§ **Directions for this task**
Reproduce the records verbatim, from the line containing "In the image, how" through the end of the records, both ends included. Omit the pictures from your answer.

§ **Dataset entries**
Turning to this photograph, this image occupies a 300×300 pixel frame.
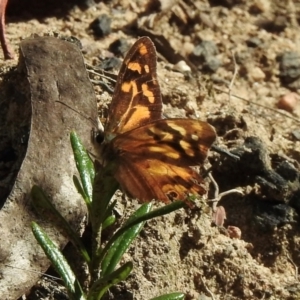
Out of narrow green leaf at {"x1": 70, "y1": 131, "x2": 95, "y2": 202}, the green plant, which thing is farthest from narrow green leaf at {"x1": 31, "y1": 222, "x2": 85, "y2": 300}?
narrow green leaf at {"x1": 70, "y1": 131, "x2": 95, "y2": 202}

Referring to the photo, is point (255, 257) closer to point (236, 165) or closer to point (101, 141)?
point (236, 165)

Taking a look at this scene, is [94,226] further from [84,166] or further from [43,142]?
[43,142]

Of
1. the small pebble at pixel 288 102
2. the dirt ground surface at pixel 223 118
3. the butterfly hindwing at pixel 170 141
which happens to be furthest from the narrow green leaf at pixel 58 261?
the small pebble at pixel 288 102

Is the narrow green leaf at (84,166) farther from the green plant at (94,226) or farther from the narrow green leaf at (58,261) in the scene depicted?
the narrow green leaf at (58,261)

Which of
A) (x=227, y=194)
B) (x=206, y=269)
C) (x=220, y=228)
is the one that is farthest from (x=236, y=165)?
(x=206, y=269)

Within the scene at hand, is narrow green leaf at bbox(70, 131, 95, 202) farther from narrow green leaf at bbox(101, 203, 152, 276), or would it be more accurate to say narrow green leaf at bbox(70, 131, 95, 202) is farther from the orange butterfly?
narrow green leaf at bbox(101, 203, 152, 276)
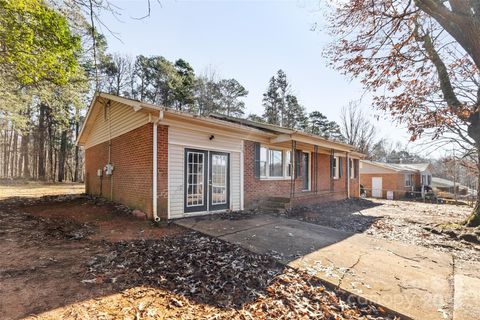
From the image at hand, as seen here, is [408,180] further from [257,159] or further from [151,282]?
[151,282]

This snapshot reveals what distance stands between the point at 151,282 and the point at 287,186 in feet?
26.3

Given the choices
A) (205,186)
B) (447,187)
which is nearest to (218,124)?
(205,186)

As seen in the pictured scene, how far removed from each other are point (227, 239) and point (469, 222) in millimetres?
7763

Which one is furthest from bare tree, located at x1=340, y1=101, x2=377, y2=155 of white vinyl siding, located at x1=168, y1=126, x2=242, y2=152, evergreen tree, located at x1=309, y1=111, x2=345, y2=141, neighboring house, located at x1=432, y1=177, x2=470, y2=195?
white vinyl siding, located at x1=168, y1=126, x2=242, y2=152

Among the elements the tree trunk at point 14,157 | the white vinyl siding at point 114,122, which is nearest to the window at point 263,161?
the white vinyl siding at point 114,122

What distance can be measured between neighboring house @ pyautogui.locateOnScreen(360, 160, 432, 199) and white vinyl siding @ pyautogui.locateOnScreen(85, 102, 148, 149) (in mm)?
25593

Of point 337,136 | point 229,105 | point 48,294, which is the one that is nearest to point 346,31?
point 48,294

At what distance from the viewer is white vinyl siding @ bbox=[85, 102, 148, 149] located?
293 inches

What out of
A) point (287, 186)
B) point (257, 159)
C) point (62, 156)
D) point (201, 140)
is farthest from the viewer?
point (62, 156)

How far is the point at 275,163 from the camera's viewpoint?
1030 centimetres

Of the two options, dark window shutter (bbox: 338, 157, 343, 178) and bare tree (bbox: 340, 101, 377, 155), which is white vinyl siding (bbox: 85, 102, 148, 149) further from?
bare tree (bbox: 340, 101, 377, 155)

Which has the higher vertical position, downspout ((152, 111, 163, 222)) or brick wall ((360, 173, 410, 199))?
downspout ((152, 111, 163, 222))

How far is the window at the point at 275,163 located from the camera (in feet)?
31.9

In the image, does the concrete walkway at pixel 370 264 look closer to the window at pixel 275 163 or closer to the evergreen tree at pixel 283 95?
the window at pixel 275 163
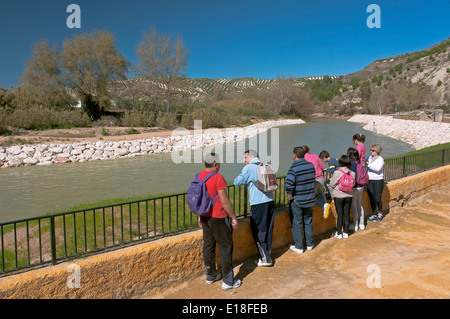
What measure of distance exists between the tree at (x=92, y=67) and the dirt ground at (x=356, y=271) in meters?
29.8

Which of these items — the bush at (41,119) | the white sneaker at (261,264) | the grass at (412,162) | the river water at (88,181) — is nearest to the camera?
the white sneaker at (261,264)

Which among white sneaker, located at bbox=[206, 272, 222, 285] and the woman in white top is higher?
the woman in white top

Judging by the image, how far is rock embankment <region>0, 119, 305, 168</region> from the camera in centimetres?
1852

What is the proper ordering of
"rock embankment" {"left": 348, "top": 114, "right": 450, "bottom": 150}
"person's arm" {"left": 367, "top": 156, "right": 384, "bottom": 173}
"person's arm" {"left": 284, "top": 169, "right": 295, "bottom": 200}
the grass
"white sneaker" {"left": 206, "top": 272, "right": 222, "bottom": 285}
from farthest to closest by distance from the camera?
"rock embankment" {"left": 348, "top": 114, "right": 450, "bottom": 150}, the grass, "person's arm" {"left": 367, "top": 156, "right": 384, "bottom": 173}, "person's arm" {"left": 284, "top": 169, "right": 295, "bottom": 200}, "white sneaker" {"left": 206, "top": 272, "right": 222, "bottom": 285}

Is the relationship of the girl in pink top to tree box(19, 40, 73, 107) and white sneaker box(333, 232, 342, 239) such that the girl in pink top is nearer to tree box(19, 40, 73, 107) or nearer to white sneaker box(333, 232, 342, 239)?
white sneaker box(333, 232, 342, 239)

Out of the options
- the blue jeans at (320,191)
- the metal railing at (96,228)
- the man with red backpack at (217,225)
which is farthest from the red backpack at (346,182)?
the man with red backpack at (217,225)

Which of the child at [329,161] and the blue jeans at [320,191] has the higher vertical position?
the child at [329,161]

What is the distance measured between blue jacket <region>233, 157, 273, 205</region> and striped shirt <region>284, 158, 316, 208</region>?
593 millimetres

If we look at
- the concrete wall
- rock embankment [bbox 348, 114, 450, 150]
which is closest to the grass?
the concrete wall

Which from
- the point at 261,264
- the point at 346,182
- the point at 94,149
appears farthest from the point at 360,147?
the point at 94,149

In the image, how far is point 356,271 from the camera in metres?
4.88

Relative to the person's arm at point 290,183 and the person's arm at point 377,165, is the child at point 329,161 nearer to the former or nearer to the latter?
the person's arm at point 377,165

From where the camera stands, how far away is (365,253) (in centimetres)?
558

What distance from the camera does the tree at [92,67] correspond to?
30.2 m
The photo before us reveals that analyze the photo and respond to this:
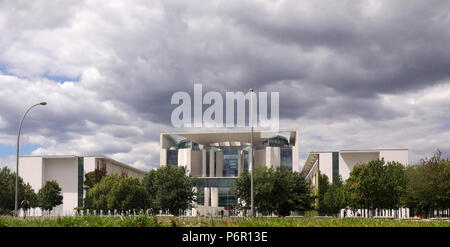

§ **Result of this exercise**
In the image, how far is point 356,271 from the camera in metres?
4.88

Relative to the person's arm at point 290,183 and the person's arm at point 377,165, is the child at point 329,161 nearer to the former or nearer to the latter?
the person's arm at point 377,165

From where the camera stands, how far away is (365,253) (in centimetres)?
558

What distance from the camera does the tree at [92,67] correspond to?
30.2 m
The photo before us reveals that analyze the photo and respond to this:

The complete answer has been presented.